> _Extrait du document_
###

L’OVE regroupe en son sein deux organismes, soit le Conseil de l’Observatoire composé de
représentants du ministère de l’Éducation, d’universités et de syndicats étudiants, ainsi que le Comité
scientifique, qui réunit statisticiens et sociologues œuvrant pour leur part selon une logique
scientifique et non politique. «Je pense que la seule sociologie scientifique qui vaille la peine d’être
faite doit donner la plus grande importance aux tests empiriques. Le contact avec la réalité sociale est
une contrainte indispensable à laquelle la sociologie doit se soumettre pour ne pas être de la
mauvaise philosophie.»
Mais comme l’impact discutable qu’ont pu avoir certaines commissions parlementaires canadiennes
au cours des dernières années, laissant souvent de glace le gouvernement fédéral, les constatations
de l’OVE sont-elles vraiment reconnues par ses pères? «Notre grande légitimité est due au fait que la
condition de vie des étudiants est devenue un terme porteur auquel on ne s’intéressait pas avant,
précise-t-il. Aussi, nous intervenons indirectement dans le débat public en l’éclairant, et en empêchant
autant chez les syndicats étudiants qu’au ministère de l’Éducation, que soient invoqués des
arguments fallacieux.»
Le mythique étudiant moyen
Depuis 1992, l’OVE a entre autres constaté que même si la démocratisation du système universitaire
français a permis à un plus grand nombre de joindre les rangs post-secondaires, il n’en demeure pas
moins que les niveaux de l’enseignement supérieur sont restés hiérarchiques. «Je crois qu’il faut
réduire encore davantage les inégalités sociales en milieu universitaire, parce qu’il n’y a pas de
raisons qu’un enfant né dans une classe populaire ait moins de chance de faire des études dans de
grandes écoles qu’un enfant qui a grandi au sein d’une classe dominante.»

###

(Données d'ancrage de phrases)

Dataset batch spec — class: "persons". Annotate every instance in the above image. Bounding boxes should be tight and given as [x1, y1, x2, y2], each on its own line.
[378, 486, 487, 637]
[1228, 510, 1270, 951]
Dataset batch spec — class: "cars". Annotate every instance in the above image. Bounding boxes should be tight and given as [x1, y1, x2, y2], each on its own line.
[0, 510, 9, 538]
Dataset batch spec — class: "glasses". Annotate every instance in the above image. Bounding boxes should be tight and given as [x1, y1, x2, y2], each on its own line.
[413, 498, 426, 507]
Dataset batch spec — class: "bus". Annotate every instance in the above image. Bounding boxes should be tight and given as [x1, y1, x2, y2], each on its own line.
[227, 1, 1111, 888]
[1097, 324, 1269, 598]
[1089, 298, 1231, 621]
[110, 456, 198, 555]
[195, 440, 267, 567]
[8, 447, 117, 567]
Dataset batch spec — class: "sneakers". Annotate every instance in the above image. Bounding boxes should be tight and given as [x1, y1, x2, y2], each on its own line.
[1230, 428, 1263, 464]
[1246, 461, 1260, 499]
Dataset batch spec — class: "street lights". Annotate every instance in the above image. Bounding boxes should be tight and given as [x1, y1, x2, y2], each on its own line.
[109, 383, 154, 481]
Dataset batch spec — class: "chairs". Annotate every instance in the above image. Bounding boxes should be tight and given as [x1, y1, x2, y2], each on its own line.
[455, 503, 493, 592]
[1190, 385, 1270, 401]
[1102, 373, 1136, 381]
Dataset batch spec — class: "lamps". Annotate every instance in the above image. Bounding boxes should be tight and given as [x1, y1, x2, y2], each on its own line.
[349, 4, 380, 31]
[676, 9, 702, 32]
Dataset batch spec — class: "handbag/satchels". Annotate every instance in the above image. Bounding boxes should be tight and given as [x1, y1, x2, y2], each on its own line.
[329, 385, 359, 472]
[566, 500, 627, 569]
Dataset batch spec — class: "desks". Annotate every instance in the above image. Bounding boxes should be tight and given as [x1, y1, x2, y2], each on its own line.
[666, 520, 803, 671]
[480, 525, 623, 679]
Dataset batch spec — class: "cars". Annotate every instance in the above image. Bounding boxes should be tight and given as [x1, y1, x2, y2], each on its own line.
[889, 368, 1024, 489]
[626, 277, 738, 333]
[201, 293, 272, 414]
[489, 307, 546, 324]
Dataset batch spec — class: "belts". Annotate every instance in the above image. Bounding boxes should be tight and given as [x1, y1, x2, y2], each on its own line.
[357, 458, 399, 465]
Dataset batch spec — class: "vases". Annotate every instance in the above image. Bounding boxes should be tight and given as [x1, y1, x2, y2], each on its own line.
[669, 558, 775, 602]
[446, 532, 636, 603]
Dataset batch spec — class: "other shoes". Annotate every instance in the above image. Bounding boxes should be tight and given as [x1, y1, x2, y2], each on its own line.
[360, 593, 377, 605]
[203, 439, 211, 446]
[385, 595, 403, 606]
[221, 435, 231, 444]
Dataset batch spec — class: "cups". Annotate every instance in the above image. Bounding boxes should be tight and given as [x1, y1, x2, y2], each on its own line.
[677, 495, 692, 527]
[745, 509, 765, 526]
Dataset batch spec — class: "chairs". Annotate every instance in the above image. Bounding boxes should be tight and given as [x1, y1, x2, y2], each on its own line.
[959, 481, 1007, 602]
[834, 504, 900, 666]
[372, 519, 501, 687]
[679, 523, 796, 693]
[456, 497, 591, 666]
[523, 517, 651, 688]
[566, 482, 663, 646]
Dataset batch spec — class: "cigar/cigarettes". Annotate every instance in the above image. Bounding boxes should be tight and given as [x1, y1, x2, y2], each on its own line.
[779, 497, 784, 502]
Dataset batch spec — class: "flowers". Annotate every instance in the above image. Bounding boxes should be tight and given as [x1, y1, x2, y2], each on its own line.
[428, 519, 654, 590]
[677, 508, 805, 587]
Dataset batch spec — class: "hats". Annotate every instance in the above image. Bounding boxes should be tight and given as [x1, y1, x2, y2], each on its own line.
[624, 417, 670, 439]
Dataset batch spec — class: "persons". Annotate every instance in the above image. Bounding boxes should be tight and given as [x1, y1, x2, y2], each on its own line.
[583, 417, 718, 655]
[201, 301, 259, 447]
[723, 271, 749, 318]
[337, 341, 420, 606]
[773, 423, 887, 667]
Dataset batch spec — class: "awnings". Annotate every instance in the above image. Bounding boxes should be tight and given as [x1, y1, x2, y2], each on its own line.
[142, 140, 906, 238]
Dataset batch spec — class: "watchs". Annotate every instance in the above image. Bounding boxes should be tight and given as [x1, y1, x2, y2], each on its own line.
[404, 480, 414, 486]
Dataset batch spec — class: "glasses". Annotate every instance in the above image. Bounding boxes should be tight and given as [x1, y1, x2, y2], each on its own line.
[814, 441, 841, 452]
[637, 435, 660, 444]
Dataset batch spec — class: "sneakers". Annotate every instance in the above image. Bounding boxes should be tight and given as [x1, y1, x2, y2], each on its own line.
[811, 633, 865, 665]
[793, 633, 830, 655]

###

> _Consigne A_
Répondez à ces questions d'après l'extrait sur l'OVE :
(i) Quels sont les deux organismes que l'OVE regroupe ?
(ii) Qui le Comité scientifique réunit-il ?
(iii) Depuis quelle année l'OVE fait-il les constatations sur la démocratisation du système universitaire français ?
> _Consigne B_
D'après l'extrait sur l'OVE, de quelles instances viennent les représentants qui composent le Conseil de l'Observatoire ? Citez-les toutes.

> _Réponse finale A_
(i) Le Conseil de l'Observatoire et le Comité scientifique.
(ii) Des statisticiens et des sociologues.
(iii) Depuis 1992.

> _Réponse finale B_
- le ministère de l'Éducation
- des universités
- des syndicats étudiants